§ Enunciado da tarefa: Copie fielmente o trecho do texto sobre autores negros na educação que começa em "Durante boa parte" e vai até "estereótipos e preconceitos.", com este último incluído.

§ Texto para análise:
Do livro à luta: o desafio de valorizar autores negros na educação

Durante boa parte da história, intelectuais negros e suas obras foram sistematicamente excluídas do currículo educacional, o que contribuiu para uma perpetuação de uma perspectiva eurocentrica que marginalizava as vozes e contribuições de comunidades afrodescendentes. Essa exclusão tem implicações profundas na formação da consciência social, cultural e histórica de estudantes, além de perpetuar estereótipos e preconceitos.

A exclusão não apenas limitou a compreensão dos estudantes sobre experiências e conquistas desta comunidade, mas também impactou negativamente a autoestima dos jovens negros. A falta de modelos a seguir na academia reforçou a perpetuação de preconceitos, contribuindo para a reprodução de desigualdades sociais.

§ Dados registrados:
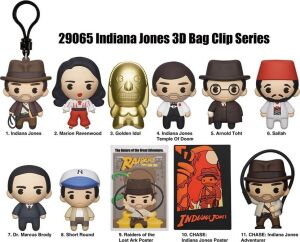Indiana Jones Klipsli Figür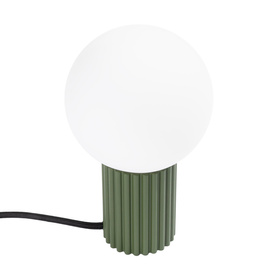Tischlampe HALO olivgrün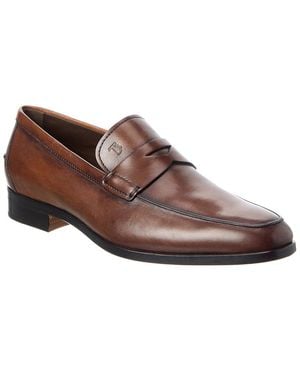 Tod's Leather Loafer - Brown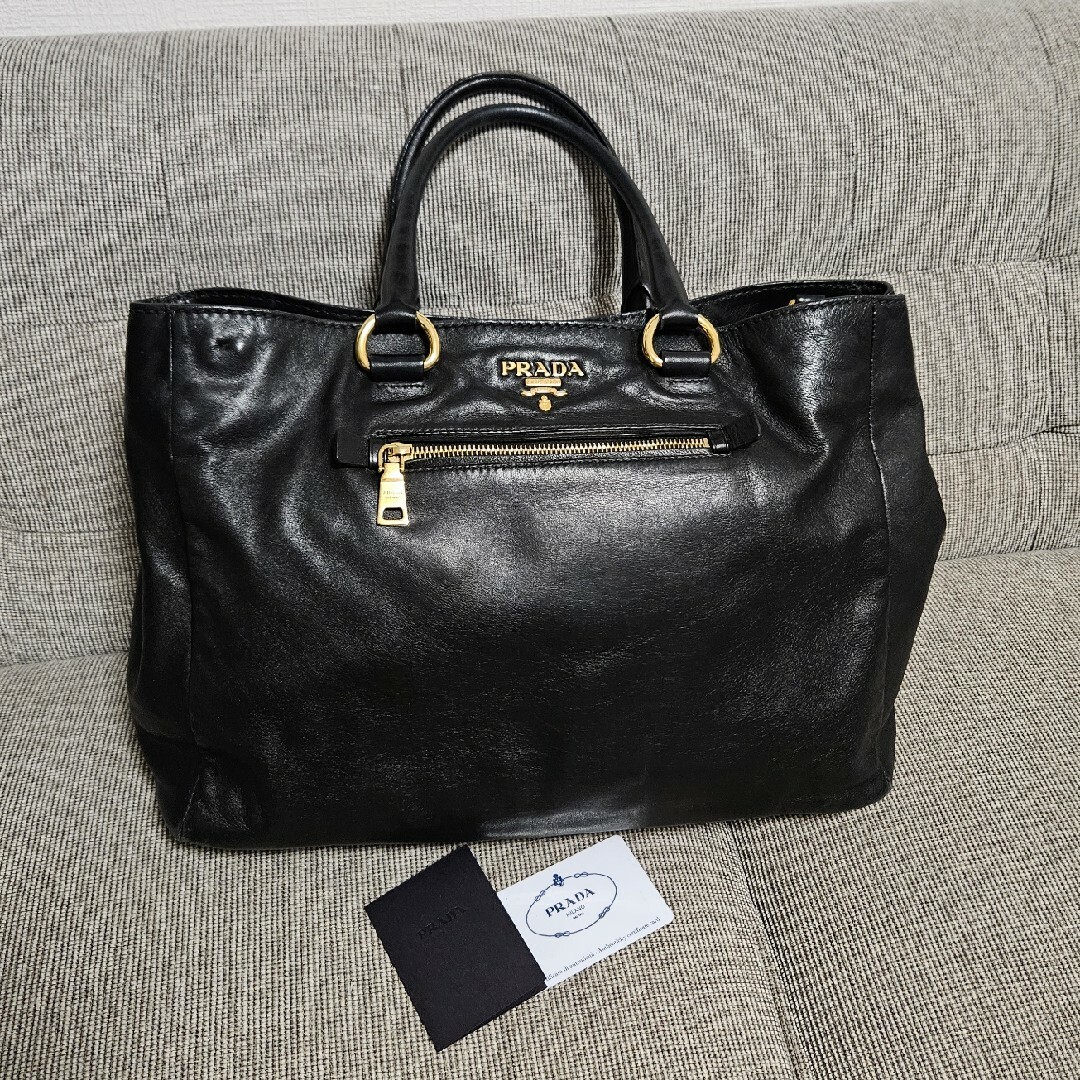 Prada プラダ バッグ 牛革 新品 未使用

§ Resposta escrita:
Durante boa parte da história, intelectuais negros e suas obras foram sistematicamente excluídas do currículo educacional, o que contribuiu para uma perpetuação de uma perspectiva eurocentrica que marginalizava as vozes e contribuições de comunidades afrodescendentes. Essa exclusão tem implicações profundas na formação da consciência social, cultural e histórica de estudantes, além de perpetuar estereótipos e preconceitos.